#### TEXT SEGMENT:
For many church treasurers and charity trustees, the question of how to invest reserves is accompanied by a deeper anxiety: can we invest in a way that reflects our values without sacrificing the returns our organisation needs? It is a fair concern, and in 2026 it deserves a direct answer.
The short answer is yes. Christian investment funds are not a niche compromise. For UK churches and charities, they represent a financially sound, legally supported, and missionally coherent approach to long-term stewardship.
This guide examines what Christian investment funds actually are, how they perform, what the regulatory landscape looks like for charity trustees, and why a specialist manager with deep faith-sector expertise is the right choice for organisations that take both their finances and their values seriously.
Key takeaways for trustees:
- The Charity Commission's CC14 guidance explicitly supports responsible investment aligned with a charity's values
- The 2022 Butler-Sloss ruling confirmed trustees can prioritise ethical considerations even where this may affect returns
- Epworth Investment Management, part of the Methodist Church's Central Finance Board, manages around £1.3bn in assets exclusively for UK churches and charities
- Christian investment funds offer negative screening, positive alignment, and active stewardship; not just exclusions
- Minimum investment in Epworth's Multi-Asset Fund starts at £1,000, making it accessible to organisations of all sizes
What Are Christian Investment Funds?
Christian investment funds are pooled investment vehicles that apply faith-based criteria to how capital is deployed. They go considerably further than simply avoiding a handful of controversial sectors. A properly constructed Christian fund operates on three distinct levels.
Negative Screening (Exclusions)
This is the layer most people are familiar with: refusing to invest in companies whose activities conflict with Christian values. Common exclusions include:
- Fossil fuel extraction and production
- Tobacco manufacturing and distribution
- Gambling and adult entertainment
- Weapons systems and controversial armaments
- Payday and high-interest lending
- Companies with documented severe human rights abuses
Positive Alignment
Beyond exclusions, credible Christian funds actively seek companies that contribute positively to society. This means directing capital towards businesses that support health, education, affordable housing, human rights, and corporate integrity. It is a distinction that matters: a fund that merely avoids harm is not the same as one that actively pursues good.
Active Stewardship
The third dimension is engagement. Christian fund managers use their position as shareholders to challenge poor practice, vote on governance resolutions, and push companies to improve. This is not passive ownership; it is an expression of the same accountability and care that underpins Christian ethics in every other sphere of life.
The practical implication for trustees: when you invest in a Christian fund, you are not simply parking reserves in a filtered index. You are participating in an active, values-driven approach to ownership that reflects your organisation's purpose.

#### INFORMATION GIVEN:
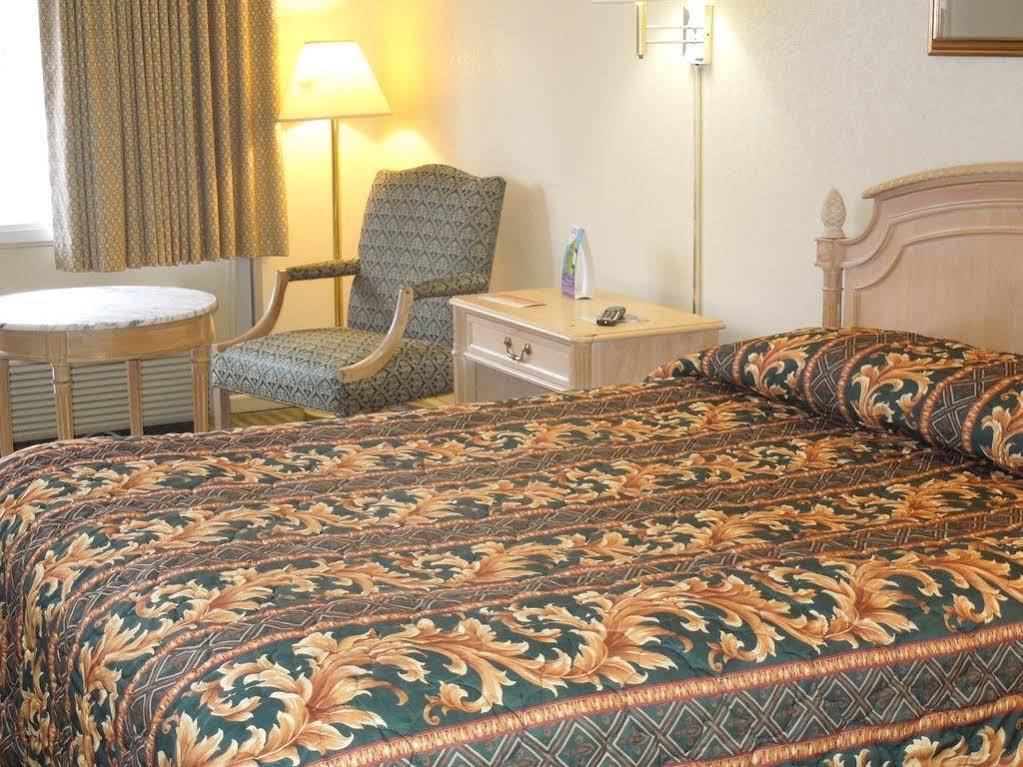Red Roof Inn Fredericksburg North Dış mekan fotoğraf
...
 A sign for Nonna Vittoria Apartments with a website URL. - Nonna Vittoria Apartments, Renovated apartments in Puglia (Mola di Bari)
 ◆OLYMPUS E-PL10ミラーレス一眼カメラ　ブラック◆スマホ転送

#### TASK PROMPT:
Please list every common exclusion that the guide on Christian investment funds gives under negative screening.

#### TASK ANSWER:
- Fossil fuel extraction and production
- Tobacco manufacturing and distribution
- Gambling and adult entertainment
- Weapons systems and controversial armaments
- Payday and high-interest lending
- Companies with documented severe human rights abuses